A curated list of awesome Jupyter projects, libraries, and resources for data science and interactive computing.
Awesome Jupyter is a curated GitHub repository that aggregates and organizes a wide array of projects, libraries, and resources related to the Jupyter ecosystem. It helps data scientists, researchers, and developers discover tools for enhancing their notebook-based workflows, from interactive visualizations and extensions to deployment and collaboration platforms. The list is community-driven and regularly updated to include the most useful and innovative Jupyter utilities.
Data scientists, researchers, educators, and developers who use Jupyter notebooks or JupyterLab for interactive computing, data analysis, and reproducible research. It's particularly valuable for those looking to extend their workflow with specialized tools or find alternatives to commercial notebook platforms.
It saves time by providing a single, vetted source for discovering Jupyter tools, eliminating the need to scour scattered resources. The list is maintained by the community, ensuring relevance and quality, and covers niche domains that might otherwise be overlooked.

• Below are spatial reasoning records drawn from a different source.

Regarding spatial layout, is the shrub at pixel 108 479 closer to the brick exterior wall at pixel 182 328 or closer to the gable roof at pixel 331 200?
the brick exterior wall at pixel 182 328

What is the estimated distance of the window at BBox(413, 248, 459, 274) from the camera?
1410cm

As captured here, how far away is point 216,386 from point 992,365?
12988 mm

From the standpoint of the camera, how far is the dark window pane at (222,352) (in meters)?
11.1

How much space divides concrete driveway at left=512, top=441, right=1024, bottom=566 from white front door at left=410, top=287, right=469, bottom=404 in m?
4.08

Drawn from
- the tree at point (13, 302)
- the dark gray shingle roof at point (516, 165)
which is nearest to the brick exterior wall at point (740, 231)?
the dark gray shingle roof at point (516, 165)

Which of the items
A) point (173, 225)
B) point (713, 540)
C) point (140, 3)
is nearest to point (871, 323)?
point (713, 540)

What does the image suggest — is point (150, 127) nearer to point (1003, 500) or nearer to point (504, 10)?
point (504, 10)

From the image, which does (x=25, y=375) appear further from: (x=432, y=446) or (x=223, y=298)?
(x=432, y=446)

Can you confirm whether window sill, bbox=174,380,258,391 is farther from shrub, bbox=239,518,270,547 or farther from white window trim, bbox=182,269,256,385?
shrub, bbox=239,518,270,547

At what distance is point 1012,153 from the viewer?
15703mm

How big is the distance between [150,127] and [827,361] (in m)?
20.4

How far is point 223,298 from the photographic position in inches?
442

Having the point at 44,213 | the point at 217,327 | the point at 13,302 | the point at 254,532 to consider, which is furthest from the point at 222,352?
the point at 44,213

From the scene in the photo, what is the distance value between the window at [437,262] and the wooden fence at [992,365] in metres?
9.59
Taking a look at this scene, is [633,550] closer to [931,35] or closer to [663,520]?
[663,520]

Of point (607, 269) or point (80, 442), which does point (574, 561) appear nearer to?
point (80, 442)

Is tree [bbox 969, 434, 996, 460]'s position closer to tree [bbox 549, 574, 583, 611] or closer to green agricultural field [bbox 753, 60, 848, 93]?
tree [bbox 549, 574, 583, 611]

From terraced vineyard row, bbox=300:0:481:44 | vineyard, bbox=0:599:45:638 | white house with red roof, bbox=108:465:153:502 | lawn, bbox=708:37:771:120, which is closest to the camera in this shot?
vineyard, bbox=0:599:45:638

A curated list of awesome Jupyter projects, libraries and resources
Open-Awesome is built by the community, for the community. Submit a project, suggest an awesome list, or help improve the catalog on GitHub.
Organizes hundreds of Jupyter tools into clear categories like visualization, collaboration, and domain-specific projects, saving users from scattered searches across the web.
Includes everything from core runtimes like JupyterLab to niche tools for geospatial analysis or quantum computing, ensuring no corner of the Jupyter ecosystem is overlooked.
Maintained through active contributions, with GitHub hits and sponsorships indicating ongoing relevance, though users should verify individual tool updates.
Provides direct links to tutorials, conference talks, and official documentation, supporting both learning and advanced usage without leaving the list.
The list aggregates projects without ratings, reviews, or stability indicators, forcing users to independently evaluate each tool's maintenance and reliability.
With hundreds of entries across numerous categories, beginners or those new to Jupyter may find it overwhelming to navigate and select appropriate tools without guidance.
As a community-maintained project, some links or tools might become outdated or unmaintained, requiring users to check currency before adoption.